This is about getting really, real. Finally. Really real about my life. Real in writing. Stark honesty about my life, my family, myself because we Asperger’s| ADHD| Autism Spectrum| possibly/probably ODD| and maybe, but we don’t dare call it that this young Conduct Disorder moms—a lot of us— we lie. And lie and smile and lie. Oh, we’ll tell you our kid has a diagnosis easy enough because you can probably see that for yourself and it is easier just to put it out there right away and get it over with, but we lie about what it is really like because you need us to lie.
First of all, you don’t want to hear it—if I try to tell you what my life is like with my son, I’m complaining, whining or you can’t believe that could possibly be the truth. If you consider that it might be true, I’m a bad parent because I didn’t do X, Y or Z and by the way, I must have caused it when I was pregnant somehow.
Second, people run from crazy fast. I’m not actually crazy, but my life sure looks like it sometimes. Dealing with Aspergers will do that to you. You don’t want my kid playing with your kid. That’s OK and really not OK at the same time. He’s a good kid, even if he did try to stab me on Christmas Eve.
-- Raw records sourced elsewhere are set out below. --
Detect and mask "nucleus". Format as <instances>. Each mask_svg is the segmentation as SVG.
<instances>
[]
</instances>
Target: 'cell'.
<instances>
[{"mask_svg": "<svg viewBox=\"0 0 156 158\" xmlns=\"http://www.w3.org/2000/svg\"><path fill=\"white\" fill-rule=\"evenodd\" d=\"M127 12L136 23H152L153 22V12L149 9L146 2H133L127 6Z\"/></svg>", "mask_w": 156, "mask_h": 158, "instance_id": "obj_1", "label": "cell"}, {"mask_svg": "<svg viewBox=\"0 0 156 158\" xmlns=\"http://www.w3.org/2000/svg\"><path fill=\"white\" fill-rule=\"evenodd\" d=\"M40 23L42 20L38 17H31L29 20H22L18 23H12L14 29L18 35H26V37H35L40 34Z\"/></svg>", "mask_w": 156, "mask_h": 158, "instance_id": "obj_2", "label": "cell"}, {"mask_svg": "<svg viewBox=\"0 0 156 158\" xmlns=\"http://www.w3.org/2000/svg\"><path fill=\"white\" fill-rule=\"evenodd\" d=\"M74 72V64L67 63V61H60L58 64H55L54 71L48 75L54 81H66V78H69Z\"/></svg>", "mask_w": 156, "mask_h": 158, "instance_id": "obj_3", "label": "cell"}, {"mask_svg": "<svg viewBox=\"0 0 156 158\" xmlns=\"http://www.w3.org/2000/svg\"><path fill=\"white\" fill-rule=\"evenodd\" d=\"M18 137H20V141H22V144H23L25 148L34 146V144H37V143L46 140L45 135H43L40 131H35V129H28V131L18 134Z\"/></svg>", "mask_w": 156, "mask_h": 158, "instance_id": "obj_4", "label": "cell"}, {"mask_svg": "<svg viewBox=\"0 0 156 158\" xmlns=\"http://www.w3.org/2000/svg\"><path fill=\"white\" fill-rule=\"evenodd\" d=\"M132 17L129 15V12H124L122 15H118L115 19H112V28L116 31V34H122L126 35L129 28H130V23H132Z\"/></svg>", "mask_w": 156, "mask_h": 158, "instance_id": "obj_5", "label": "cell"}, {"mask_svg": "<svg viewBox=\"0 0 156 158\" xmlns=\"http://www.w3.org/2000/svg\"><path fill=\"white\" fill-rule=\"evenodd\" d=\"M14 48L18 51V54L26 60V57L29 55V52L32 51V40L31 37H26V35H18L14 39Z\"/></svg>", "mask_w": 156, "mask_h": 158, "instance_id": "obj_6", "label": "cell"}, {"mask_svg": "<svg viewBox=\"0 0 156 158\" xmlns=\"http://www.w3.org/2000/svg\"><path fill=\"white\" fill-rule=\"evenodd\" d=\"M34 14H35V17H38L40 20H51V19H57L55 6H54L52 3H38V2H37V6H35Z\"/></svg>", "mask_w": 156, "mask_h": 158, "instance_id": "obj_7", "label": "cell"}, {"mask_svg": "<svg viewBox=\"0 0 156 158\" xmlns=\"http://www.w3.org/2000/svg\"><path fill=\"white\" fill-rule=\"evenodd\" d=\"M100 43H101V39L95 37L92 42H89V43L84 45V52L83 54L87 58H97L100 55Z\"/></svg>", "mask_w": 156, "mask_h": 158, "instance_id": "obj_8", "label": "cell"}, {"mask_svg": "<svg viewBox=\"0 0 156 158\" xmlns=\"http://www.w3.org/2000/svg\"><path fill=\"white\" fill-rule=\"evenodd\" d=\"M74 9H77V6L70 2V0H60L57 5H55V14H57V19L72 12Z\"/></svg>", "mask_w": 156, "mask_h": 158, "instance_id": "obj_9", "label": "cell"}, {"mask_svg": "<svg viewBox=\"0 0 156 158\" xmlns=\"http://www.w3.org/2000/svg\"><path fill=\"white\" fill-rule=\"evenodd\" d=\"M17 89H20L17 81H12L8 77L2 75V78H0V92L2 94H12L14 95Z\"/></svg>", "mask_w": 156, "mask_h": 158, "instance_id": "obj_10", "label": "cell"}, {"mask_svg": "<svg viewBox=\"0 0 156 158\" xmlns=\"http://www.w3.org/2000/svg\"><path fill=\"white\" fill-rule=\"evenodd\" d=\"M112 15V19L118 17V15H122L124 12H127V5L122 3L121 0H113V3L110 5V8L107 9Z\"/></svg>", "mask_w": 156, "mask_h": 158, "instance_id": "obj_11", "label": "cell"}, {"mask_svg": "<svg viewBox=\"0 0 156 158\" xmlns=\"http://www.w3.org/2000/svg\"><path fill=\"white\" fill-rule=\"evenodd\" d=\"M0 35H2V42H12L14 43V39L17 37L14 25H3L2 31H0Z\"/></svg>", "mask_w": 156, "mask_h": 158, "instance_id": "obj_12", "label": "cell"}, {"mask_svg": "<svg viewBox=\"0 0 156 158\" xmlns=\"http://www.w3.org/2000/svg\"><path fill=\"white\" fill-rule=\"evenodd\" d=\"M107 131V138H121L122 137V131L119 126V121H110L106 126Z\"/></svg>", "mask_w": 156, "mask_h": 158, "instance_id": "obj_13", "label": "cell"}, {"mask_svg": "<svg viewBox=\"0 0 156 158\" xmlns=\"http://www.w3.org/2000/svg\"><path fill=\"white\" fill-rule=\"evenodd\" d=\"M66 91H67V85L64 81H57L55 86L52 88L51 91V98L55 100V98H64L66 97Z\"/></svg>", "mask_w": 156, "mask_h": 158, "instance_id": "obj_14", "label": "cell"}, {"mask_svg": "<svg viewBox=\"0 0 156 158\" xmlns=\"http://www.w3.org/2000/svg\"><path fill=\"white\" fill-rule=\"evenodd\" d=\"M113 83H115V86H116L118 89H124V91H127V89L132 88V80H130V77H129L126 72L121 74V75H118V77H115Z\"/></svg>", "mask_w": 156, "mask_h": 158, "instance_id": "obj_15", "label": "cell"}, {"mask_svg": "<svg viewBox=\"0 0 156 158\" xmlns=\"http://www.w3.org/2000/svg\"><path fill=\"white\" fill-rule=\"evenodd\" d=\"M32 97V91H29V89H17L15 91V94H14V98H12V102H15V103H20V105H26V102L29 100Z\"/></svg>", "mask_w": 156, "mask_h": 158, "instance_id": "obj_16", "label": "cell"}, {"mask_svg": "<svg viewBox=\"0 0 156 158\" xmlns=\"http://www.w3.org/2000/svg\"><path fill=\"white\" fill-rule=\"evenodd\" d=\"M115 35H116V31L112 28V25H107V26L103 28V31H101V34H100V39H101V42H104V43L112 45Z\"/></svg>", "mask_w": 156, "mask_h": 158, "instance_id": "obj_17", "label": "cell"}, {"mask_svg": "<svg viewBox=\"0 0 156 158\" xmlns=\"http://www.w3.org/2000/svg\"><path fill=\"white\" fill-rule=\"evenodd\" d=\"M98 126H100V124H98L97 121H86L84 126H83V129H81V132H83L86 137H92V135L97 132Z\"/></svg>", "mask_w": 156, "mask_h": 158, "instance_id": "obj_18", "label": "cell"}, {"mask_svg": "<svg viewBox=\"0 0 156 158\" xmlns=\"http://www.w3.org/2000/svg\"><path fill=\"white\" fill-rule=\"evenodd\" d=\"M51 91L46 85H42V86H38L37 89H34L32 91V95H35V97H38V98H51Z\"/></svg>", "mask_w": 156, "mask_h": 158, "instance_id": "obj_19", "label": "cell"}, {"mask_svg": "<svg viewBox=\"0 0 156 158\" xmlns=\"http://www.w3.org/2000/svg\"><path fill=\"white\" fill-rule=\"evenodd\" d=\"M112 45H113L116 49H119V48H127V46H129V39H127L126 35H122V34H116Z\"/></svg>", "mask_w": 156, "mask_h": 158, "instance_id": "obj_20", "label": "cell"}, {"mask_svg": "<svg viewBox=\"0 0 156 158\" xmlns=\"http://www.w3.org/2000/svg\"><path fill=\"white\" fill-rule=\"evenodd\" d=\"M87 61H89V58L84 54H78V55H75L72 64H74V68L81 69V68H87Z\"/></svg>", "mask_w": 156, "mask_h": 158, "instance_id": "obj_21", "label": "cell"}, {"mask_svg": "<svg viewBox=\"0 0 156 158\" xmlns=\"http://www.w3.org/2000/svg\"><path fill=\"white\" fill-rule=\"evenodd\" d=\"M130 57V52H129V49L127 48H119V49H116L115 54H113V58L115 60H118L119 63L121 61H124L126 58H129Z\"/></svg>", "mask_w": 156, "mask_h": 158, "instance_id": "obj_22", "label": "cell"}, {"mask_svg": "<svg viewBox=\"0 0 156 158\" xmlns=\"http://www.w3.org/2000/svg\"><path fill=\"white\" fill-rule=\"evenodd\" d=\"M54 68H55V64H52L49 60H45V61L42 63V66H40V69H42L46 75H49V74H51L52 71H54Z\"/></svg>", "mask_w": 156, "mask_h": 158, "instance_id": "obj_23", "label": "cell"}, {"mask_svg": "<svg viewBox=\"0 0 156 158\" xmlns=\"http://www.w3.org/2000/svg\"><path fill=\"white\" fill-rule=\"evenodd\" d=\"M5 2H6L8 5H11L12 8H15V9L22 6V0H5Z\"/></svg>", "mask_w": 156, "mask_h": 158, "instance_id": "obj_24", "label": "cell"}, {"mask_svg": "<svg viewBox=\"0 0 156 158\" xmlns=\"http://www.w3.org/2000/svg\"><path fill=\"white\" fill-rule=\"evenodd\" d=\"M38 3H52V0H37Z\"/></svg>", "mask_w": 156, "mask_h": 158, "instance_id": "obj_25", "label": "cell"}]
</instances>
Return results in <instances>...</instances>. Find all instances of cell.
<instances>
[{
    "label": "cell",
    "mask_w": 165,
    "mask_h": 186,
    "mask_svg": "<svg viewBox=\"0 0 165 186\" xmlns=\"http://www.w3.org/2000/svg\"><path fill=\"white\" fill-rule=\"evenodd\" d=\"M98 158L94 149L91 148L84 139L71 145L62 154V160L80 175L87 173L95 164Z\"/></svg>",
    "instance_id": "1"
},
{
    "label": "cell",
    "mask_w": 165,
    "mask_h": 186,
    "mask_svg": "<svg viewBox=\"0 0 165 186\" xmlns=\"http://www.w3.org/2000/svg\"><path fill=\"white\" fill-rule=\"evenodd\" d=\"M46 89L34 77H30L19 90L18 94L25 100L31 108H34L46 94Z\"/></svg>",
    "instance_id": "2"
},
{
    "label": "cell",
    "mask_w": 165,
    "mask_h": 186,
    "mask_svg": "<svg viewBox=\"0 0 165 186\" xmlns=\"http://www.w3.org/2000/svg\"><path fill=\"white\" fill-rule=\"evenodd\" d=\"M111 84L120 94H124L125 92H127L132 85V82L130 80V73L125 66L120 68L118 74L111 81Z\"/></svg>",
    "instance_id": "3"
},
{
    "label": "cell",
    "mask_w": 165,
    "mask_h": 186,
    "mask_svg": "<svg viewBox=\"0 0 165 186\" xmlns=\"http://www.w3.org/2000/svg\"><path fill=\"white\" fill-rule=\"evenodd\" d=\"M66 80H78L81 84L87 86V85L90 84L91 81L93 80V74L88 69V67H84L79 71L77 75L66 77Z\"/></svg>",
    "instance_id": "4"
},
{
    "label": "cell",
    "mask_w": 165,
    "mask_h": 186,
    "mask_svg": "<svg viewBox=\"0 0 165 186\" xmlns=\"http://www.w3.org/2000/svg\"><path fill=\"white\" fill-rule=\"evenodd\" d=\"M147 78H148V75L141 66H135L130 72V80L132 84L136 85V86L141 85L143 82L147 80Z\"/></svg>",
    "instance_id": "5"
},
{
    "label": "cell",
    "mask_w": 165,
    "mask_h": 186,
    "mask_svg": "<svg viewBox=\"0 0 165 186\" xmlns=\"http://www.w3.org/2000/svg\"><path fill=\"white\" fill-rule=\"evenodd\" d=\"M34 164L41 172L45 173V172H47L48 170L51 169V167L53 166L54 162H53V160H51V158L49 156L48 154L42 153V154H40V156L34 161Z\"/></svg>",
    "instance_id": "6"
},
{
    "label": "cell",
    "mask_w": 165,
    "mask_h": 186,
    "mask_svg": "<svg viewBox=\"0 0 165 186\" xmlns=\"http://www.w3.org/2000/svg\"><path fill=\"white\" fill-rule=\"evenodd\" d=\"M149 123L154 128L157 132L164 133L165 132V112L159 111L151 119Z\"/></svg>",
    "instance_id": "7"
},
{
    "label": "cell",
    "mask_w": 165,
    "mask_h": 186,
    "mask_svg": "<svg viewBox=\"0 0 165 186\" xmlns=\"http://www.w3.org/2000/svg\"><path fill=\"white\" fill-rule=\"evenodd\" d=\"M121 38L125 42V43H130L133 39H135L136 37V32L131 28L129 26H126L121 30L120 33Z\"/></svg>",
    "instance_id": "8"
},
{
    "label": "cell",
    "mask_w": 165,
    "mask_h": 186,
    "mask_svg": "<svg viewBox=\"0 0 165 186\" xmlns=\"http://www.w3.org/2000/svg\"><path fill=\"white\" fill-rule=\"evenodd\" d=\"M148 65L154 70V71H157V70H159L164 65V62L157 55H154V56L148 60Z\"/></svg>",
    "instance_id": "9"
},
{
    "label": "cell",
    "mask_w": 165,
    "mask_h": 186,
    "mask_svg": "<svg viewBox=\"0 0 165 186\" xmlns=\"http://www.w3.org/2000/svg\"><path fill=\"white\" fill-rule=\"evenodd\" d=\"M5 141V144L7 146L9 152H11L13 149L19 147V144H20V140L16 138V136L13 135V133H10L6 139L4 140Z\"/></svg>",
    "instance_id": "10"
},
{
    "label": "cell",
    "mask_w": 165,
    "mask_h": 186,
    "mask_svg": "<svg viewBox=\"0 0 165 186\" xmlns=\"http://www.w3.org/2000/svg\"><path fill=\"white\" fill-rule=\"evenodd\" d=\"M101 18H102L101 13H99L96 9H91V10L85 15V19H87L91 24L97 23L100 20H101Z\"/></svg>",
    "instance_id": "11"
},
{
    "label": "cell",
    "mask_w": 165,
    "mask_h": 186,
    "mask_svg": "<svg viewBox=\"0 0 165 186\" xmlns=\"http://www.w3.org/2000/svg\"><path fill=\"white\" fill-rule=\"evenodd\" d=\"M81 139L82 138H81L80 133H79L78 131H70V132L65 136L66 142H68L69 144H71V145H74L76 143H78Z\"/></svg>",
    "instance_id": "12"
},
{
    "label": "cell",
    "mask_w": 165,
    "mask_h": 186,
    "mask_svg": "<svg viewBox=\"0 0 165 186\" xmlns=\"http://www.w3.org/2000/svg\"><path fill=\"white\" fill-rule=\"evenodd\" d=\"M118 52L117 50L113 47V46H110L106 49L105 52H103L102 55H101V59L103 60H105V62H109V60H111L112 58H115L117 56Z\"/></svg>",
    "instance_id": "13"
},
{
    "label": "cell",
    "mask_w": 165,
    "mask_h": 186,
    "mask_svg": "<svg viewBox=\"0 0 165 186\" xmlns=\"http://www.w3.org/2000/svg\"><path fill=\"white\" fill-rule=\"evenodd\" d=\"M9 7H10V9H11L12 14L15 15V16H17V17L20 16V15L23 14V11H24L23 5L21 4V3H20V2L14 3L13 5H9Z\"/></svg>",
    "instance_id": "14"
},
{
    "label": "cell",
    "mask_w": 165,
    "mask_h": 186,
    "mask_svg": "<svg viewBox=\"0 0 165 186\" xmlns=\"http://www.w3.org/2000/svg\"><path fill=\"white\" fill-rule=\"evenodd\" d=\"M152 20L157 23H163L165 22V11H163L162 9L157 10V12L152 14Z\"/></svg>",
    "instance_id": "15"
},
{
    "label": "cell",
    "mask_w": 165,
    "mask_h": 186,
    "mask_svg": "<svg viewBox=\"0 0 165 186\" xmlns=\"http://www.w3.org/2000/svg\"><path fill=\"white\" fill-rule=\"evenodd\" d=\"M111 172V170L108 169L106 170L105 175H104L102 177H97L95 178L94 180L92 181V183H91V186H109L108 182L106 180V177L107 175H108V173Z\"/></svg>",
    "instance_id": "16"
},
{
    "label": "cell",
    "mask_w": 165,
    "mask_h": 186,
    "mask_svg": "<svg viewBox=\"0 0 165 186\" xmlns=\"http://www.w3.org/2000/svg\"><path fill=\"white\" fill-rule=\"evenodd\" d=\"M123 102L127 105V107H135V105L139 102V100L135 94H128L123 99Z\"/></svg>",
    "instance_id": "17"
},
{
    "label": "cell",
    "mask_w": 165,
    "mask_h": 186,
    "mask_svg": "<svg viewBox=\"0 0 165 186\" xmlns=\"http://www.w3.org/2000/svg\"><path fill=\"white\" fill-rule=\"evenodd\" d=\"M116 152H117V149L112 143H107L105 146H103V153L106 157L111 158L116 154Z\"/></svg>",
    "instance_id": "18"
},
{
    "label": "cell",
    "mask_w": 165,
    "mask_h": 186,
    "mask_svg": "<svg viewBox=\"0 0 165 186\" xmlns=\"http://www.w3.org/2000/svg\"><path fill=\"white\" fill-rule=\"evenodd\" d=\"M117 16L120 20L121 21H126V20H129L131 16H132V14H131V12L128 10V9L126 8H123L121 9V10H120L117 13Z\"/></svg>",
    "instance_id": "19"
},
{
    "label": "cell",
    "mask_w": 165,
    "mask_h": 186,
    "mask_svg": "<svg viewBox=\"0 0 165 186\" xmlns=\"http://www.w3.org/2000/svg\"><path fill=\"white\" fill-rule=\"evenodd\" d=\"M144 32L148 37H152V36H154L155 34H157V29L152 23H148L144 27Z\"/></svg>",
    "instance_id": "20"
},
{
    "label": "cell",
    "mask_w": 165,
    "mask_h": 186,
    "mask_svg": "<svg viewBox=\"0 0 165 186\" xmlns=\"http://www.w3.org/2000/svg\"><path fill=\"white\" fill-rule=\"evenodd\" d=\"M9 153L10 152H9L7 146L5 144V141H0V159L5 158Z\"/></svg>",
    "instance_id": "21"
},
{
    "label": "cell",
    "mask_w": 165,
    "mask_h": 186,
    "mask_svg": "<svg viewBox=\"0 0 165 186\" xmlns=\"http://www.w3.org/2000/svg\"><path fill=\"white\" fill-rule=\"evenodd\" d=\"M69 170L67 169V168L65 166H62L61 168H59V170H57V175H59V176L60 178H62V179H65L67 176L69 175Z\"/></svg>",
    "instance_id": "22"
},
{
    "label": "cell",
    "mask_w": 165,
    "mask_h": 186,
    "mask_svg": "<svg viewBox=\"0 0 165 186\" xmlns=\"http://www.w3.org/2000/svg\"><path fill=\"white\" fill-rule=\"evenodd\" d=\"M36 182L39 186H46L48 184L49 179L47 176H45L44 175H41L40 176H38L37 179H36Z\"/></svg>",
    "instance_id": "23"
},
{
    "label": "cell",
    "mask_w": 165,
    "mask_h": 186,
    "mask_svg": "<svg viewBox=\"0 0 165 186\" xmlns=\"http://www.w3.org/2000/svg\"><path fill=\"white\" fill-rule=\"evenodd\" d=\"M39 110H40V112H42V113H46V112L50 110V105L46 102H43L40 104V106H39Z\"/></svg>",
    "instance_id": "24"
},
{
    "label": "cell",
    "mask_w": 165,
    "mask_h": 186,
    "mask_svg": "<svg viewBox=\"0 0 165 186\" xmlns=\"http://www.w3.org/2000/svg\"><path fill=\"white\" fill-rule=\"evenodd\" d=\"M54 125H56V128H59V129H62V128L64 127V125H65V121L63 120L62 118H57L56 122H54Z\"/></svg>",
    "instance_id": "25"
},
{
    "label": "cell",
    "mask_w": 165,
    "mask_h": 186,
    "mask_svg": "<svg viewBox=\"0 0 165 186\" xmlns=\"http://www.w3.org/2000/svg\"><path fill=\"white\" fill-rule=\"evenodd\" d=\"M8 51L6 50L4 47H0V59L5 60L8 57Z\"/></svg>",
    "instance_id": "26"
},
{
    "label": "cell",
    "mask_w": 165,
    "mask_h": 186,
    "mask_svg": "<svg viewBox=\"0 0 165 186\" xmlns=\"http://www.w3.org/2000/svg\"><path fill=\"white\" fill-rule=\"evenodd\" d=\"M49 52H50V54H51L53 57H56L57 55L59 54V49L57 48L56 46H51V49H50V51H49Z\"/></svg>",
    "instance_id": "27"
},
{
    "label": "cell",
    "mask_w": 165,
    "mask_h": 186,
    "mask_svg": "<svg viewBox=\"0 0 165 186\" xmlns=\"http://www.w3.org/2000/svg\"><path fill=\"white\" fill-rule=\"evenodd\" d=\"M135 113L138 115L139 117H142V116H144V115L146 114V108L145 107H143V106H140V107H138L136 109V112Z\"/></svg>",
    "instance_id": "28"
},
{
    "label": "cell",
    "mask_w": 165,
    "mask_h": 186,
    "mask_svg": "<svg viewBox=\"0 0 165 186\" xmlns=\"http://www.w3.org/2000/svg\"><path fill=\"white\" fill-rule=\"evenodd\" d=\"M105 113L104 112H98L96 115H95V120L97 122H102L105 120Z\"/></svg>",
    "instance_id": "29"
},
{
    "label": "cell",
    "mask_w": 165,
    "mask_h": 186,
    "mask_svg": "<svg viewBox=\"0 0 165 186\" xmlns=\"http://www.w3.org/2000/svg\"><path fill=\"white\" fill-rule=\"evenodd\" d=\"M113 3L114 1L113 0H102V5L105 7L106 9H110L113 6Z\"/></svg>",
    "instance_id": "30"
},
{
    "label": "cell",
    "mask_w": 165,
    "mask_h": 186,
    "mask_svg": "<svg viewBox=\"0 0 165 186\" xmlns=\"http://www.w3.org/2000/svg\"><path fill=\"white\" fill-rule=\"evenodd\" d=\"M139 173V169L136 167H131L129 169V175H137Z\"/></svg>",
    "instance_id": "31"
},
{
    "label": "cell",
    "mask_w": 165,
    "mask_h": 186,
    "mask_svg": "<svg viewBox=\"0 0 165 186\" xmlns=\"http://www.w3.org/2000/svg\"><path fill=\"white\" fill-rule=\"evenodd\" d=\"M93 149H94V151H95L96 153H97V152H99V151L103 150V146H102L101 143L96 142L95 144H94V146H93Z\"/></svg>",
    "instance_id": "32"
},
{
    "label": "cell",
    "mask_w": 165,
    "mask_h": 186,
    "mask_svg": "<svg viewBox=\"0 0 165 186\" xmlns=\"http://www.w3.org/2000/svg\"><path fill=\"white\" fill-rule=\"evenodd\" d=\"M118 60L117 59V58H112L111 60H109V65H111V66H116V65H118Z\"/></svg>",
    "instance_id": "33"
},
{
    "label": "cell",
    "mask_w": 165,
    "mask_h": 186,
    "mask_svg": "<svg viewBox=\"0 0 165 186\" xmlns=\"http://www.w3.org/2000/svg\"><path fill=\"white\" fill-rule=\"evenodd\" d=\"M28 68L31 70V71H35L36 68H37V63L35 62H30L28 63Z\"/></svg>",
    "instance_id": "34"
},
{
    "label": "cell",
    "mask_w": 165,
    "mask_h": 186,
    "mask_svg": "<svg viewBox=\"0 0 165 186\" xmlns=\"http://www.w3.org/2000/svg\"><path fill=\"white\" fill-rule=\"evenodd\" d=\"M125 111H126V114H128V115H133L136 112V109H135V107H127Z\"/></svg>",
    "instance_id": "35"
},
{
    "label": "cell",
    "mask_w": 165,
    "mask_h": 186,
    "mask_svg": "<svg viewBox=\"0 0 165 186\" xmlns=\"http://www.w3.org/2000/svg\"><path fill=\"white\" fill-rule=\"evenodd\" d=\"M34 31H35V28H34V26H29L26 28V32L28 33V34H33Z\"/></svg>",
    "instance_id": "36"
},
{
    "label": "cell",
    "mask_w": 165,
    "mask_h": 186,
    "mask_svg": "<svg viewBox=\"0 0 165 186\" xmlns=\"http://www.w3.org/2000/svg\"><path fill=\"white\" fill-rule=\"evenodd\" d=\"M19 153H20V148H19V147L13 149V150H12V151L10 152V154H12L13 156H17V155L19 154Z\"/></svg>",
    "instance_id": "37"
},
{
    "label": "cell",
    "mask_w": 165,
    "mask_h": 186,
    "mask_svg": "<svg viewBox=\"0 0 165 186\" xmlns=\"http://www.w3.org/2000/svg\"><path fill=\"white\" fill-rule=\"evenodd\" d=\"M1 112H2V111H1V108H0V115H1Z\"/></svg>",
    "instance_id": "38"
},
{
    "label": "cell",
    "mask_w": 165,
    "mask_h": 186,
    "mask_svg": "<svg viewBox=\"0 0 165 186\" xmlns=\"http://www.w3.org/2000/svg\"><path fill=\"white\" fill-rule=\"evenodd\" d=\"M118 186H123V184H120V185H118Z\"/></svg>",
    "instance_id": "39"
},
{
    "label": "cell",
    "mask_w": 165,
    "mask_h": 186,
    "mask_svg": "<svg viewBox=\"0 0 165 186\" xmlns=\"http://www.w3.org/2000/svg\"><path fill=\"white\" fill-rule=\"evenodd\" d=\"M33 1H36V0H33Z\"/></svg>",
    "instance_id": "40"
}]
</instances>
This is my story, it’s just a tiny piece of my story, but, for right now, it’s had the most impact on me. [A gross understatement. It has changed and derailed the vision of the life I thought I would have. I’ve had to mourn that vision, those dreams and get on with getting on—SURVIVING the best I can.] I know somehow it is important to find the courage to share this story. Someone, somewhere needs it and needs it NOW. It occurs to me that it really can help someone, even if it is only to know, like no one was ever able to do for me, that you aren’t alone, you aren’t the only one.
I want to say that again—and again—as many times as it takes for ME to believe it and for YOU to believe it. You aren’t alone—even when the world wants it to look like you are.
In some ways, this is a story about mothers and sons who are too alike and too different. It’s about love. About mental illness, Asperger’s, IEP’s, police at the door, emergency rooms and the words, “I hate you, mom.” It might be about the times when there is no happy ending, but I don’t know that yet. This story isn’t done. There’s secrets. To tell the truth I have to “out” people, mostly myself, maybe everybody.
In the moment, I’m writing this for me, personally. Inside, I’m sick. I’m broken. I desperately need to heal. Not now, but for years a terrible picture would haunt my mind of not my blood, but my literal life force, my liquid silvery soul leaking out of my body and dripping into a pool spreading across the floor. That picture would flash in my mind and it terrified me. I didn’t feel suicidal, I felt like I was dying of grievous wounds that no one could see or everyone refused to see, I’m not sure which. Emotional wounds. Soul wounds.
Asperger’s, ADHD, my son’s mental illness [I don’t know until this very moment that I ever really called in that in my mind]—it ate my life. It’s been eating my soul bit by bit and I feel every bite.
Today, I know that image is the visual picture of my own feelings of powerlessness, but I didn’t know that then. All I knew and all I know is that I need, somehow, some way, to make meaning of the things that have happened to me. I need the WHY.
There’s the personal “me” – Kristina—and then there is the mother that I am.
Mothers go on. It is what we do. We take it, whatever “it” is, add it to the load—sometimes literally on our physical body, or mentally, spiritually, emotionally—we take it and just go on.
My neighbor said to me last summer, as the police searched the woods for my son who had run away, “Kids will give you a load of shit. Whole, heaping loads of shit and as the parent you have to somehow deal with it.”
I have two kids. She has eight. Sheer experience and the fact that she’s already raised teenagers and I haven’t says she probably knows something about this. She asked me why I had called the police on him for running off—he plays in those same woods every day after all—I said—non-sequitur—because he’s lost touch with reality and he just threatened to kill me with a chainsaw. (And—I do mean a literal chainsaw.)
She’s a nice lady, but you know a lot of people, when faced with life’s crazy inexplicable shit, can’t believe it. I don’t think she believed me. Why? Because he’s a sweet kid, usually. Mental illness is like that, the same nice kid playing in the woods, hanging out with friends, running around with the dogs next door can flip like a switch into something else, the boy you know and love so much is gone and in that moment all that is left is the mental illness.
There is no Orion and me. It's always Orion and Me and Aspergers in the room. The fight isn't about normal teenage angst, the fight is to get both of us to his 18th birthday in one piece. I was a single mom for a lot of his life. I had to fight alone, but you don't have to. That is why I write. To send you just that one message: You are NOT alone.